CHARTERED surveyor and activist Afra Raymond, who was critical of Sandals coming to Tobago, says he smiled when he received the news that Sandals Resort International is being sued for tax fraud. He added that the case raises questions about hotels in TT.
Sandals is being sued for allegedly charging guests 12 per cent tax rates and pocketing the money instead of paying the taxes to the governments of various Caribbean islands.
Raymond said the grounds for the lawsuit brought against Sandals were only possible after secret duty-tax evasions were uncovered in the Turks and Caicos Islands.
Raymond said this case shows the importance of transparency. He said, “Without those secret deals having been disclosed, how would those suing Sandals have been able to know they were being charged in the incorrect and dishonest way as alleged in their lawsuit?”
Raymond said TT should be asking exactly what is happening currently with hotels here, as TT has secret tax and duty concessions and arrangements for large hotels, making it possible for the same sort of problems to occur.

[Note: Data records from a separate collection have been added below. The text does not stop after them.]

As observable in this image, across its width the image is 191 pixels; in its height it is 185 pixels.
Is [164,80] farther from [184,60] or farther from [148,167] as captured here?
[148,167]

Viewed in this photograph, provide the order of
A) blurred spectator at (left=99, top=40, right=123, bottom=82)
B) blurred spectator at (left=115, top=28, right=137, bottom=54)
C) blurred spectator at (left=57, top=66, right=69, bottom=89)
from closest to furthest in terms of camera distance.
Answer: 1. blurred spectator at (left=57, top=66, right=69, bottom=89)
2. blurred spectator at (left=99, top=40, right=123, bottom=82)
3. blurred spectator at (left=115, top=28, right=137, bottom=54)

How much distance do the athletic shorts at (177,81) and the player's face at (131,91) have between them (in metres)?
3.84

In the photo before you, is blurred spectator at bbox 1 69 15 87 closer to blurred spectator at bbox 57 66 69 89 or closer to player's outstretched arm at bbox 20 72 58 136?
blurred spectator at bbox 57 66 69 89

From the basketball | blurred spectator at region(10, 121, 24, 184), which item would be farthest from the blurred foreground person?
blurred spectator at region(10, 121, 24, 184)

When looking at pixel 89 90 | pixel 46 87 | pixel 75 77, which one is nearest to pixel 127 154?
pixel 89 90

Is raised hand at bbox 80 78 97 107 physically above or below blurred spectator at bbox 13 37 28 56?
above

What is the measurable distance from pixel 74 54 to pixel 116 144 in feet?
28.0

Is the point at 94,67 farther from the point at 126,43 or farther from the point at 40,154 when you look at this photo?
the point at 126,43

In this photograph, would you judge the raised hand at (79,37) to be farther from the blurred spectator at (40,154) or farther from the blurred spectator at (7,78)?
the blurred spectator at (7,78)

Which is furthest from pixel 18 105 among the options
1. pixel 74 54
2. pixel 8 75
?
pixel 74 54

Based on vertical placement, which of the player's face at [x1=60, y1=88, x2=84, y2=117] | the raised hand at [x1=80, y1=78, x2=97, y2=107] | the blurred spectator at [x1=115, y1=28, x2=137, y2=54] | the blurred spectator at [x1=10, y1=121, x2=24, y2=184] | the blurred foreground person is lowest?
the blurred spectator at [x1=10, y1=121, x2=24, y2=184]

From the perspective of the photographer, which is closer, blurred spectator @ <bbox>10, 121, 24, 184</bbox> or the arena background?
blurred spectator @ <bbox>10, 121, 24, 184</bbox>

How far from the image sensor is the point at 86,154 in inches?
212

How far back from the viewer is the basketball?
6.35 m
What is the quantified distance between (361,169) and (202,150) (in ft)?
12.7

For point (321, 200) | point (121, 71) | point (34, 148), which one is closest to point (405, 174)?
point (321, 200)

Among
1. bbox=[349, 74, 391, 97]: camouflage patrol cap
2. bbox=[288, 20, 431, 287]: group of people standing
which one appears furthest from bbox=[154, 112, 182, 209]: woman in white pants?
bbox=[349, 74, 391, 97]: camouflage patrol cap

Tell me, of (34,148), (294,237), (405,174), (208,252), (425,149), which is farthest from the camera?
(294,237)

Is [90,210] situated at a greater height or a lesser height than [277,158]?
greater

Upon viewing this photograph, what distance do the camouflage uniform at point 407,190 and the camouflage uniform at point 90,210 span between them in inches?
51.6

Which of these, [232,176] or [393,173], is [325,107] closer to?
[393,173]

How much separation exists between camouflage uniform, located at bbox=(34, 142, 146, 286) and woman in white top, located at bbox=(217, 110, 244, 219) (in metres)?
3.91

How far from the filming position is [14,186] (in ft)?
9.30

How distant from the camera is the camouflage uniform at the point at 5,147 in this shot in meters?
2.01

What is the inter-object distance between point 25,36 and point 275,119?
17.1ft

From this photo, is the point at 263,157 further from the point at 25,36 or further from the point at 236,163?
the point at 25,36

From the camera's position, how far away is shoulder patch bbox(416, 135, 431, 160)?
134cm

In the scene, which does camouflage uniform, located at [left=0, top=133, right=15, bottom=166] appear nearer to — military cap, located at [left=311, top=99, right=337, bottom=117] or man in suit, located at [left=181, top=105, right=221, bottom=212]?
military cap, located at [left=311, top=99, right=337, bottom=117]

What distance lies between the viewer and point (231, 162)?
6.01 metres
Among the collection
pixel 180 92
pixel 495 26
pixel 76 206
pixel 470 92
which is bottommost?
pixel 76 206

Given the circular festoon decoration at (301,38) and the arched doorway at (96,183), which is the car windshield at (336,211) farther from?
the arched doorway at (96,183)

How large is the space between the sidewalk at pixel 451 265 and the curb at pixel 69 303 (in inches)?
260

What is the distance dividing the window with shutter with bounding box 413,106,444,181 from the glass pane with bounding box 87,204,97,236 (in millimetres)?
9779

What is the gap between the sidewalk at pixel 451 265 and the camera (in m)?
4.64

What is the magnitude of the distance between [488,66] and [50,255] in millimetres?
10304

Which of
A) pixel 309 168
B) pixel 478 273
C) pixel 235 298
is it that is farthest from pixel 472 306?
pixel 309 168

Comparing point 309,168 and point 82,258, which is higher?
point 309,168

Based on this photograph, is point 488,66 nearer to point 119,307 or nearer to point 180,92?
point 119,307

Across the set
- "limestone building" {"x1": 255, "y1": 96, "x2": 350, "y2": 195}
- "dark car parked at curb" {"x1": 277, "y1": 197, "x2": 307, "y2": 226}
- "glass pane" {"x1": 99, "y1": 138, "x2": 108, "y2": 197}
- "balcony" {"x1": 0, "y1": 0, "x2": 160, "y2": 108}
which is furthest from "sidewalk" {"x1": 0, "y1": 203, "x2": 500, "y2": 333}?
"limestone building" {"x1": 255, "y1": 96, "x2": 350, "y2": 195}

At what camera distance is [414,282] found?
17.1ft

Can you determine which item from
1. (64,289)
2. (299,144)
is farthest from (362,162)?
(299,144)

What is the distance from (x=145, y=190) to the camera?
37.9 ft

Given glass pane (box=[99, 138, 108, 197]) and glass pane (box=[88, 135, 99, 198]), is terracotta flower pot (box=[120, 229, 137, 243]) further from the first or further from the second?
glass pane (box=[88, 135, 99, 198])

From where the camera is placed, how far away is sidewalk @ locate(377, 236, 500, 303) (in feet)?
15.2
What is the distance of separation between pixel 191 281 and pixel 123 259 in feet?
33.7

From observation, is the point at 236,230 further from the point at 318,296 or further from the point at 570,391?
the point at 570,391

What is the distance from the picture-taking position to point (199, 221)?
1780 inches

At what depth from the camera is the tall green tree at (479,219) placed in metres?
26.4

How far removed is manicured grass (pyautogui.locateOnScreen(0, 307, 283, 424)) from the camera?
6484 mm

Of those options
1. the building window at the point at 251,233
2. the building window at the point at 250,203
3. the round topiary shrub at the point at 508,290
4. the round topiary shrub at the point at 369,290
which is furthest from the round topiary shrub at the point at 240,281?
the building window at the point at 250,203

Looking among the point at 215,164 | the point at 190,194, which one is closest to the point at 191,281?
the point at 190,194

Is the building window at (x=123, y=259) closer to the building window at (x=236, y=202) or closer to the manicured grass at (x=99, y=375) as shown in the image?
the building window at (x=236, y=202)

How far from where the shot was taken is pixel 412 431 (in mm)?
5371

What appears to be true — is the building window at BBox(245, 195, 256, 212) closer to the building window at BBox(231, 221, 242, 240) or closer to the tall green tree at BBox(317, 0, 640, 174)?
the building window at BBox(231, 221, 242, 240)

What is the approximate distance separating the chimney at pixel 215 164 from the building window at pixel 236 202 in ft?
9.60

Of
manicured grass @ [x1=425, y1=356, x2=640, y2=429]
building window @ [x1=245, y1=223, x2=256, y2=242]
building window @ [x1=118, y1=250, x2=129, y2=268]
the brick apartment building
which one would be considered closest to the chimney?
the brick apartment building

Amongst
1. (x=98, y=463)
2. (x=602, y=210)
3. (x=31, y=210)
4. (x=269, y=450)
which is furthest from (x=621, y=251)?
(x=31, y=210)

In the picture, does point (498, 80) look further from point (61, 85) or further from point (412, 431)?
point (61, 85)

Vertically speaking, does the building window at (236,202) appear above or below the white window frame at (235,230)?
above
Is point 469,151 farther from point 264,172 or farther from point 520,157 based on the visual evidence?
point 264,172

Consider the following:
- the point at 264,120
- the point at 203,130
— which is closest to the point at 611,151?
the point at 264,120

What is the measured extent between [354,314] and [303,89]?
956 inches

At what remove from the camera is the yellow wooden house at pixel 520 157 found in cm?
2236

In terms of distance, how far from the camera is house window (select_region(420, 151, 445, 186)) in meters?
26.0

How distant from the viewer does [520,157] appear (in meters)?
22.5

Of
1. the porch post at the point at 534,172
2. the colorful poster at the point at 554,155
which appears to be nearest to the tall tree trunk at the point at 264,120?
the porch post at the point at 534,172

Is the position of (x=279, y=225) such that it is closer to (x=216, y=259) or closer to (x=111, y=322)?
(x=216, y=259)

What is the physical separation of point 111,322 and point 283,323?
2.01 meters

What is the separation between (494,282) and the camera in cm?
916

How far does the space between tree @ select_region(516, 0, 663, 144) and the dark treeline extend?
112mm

He formally wrote to the Board of Inland Revenue in October 2016 to ask in respect of the three state-owned hotels (Hilton Trinidad, Magdalena Grand and Hyatt Regency) whether the correct returns had been filed and/or the correct taxes due had been paid, he said.
He says although there had been two official disclosures of taxes paid by these hotels, the BIR still refused to say whether the correct terms had been filed.
The two disclosures of taxes came on March 19 and on April 30.
The first disclosure was of taxes paid by the Hilton Trinidad and Magdalena Grand, Tobago. The second disclosure was for VAT paid and PAYE for the Hyatt Regency.